Nel primo caso, è evidente che il governo non avesse la possibilità di garantire le stesse entrate a tutti i settori colpiti, mantenendo inalterate le prospettive di reddito. Perché l’Italia, piaccia o meno, si muove in un sistema complesso come l’Europa che ci tutela dal punto di vista dei titoli di stato e dell’inflazione, ma che rende più complicato qualsiasi scostamento di bilancio anche in caso di catastrofi economiche come quella in corso.

Carlo Bonomi, presidente di Confindustria.
Carlo Bonomi, presidente di Confindustria

Il secondo punto è lapalissiano ma non del tutto soddisfacente: se il governo non avesse messo mano al portafoglio il numero di persone a rischio povertà sarebbe stato molto superiore. Esclusi i comparti che non si sono fermati, infatti, la quasi totalità dei lavoratori – specie gli autonomi – ha dovuto fronteggiare una riduzione di fatturato. In questo caso, però, ci si scontra con alcune lungaggini burocratiche come la lentezza nell’erogazione della cassa integrazione (che alcuni ancora attendono) e degli incentivi a fondo perduto per i lavoratori dei settori turismo, spettacolo e ristorazione. Da questo punto di vista, c’è un po’ di preoccupazione per quanto annunciato dal governo: mentre si disponevano le nuove chiusure fin da subito, si rimandava a un provvedimento – seppur rapido – per il ristoro dei mancati guadagni. Anche in questo caso, quanto bisognerà attendere? E in che misura saranno decisi i rimborsi? Il meccanismo automatico per chi ha già percepito i redditi di emergenza nei mesi scorsi verrà davvero confermato?

Il presidente di Confindustria Carlo Bonomi ha giustamente ricordato – seppur con toni fin troppo accesi – che il merito della ripresa del manifatturiero non va ricercato nell’opera del governo, ma in quella degli imprenditori che hanno saputo anticipare la cassa per mantenere attivi stabilimenti e livelli occupazionali. In realtà, Bonomi si scaglia contro una norma – quella del blocco dei licenziamenti – che ha fin qui impedito di assistere a tensioni di piazza che solo ora iniziano a intravedersi, oltretutto cavalcate da criminalità organizzata al sud e neofascisti al nord.

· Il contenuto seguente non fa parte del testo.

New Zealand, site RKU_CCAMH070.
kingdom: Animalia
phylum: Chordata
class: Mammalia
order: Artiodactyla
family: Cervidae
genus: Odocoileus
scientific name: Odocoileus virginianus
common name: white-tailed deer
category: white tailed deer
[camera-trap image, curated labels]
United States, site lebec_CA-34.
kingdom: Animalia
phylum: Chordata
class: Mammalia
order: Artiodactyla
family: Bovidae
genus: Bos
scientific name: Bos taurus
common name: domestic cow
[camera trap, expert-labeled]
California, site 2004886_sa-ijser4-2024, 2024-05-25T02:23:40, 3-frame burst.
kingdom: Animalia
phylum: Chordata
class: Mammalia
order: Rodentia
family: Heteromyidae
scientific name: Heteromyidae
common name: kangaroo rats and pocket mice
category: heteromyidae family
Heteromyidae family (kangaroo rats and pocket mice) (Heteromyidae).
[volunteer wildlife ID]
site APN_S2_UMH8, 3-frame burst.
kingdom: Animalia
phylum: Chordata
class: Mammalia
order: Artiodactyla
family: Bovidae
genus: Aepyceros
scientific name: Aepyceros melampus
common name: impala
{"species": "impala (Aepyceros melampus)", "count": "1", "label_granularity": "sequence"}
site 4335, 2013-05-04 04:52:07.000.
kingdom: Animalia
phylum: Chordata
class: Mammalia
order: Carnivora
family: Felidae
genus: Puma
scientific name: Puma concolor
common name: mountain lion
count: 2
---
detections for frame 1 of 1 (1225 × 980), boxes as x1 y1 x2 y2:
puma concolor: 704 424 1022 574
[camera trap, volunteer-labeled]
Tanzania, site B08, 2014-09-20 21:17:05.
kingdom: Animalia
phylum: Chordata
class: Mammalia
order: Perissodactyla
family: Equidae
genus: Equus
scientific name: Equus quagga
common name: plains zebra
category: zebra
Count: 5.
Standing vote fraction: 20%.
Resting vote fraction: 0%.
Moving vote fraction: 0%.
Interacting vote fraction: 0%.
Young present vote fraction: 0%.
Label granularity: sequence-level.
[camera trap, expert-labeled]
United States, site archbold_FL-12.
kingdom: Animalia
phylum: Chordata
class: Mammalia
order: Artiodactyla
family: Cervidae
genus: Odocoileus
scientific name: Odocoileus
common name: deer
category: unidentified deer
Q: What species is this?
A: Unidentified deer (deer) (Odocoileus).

Servirà ulteriore tempo per vedere l’efficacia delle misure del governo? Su questo decisamente sarei più tiepido. Non solo e non tanto perché chi riceve i soldi oggi non necessariamente li spende almeno fino a che non raggiunge una certa sicurezza finanziaria. Ma soprattutto perché gli italiani, spaventati, hanno preferito ammassare nei conti correnti oltre 1.600 miliardi di euro, il pil dell’Italia, invece che tornare a spendere. Non è povertà, è paura dell’ignoto e di un domani che non si sa se e quanto sarà “normale”.

Infine c’è l’ultimo punto, quello che non conviene dire perché non piace, ma che è anche il più vero. Che i consumi in Italia si fondano ancora molto sull’evasione, nonostante l’opera continua e costante messa in atto da Equitalia. Non si parla soltanto di quei pochi contribuenti a zero che poi sfrecciano su supercar, ma di quei furbetti – e ce ne sono milioni – che non sempre fanno la fattura o che la fanno per un importo inferiore. E questi sono i lavoratori più colpiti dalla crisi del Covid: perché le loro dichiarazioni dei redditi molto più basse del reale hanno portato loro ristori inferiori a quanto sarebbe spettato se avessero sempre fatturato tutto in modo corretto. Così il governo fa debito, ma non a sufficienza per coprire le magagne di chi ha scelto, per anni, di frodare la collettività. E forse è anche qui che va ricercata la mancata ricchezza che oggi viene sbandierata da tutte le parti. Un cancro, quello dell’evasione fiscale, che è già nocivo in tempi normali ma che diventa ancor più mortifero in queste occasioni. Sarà la volta buona?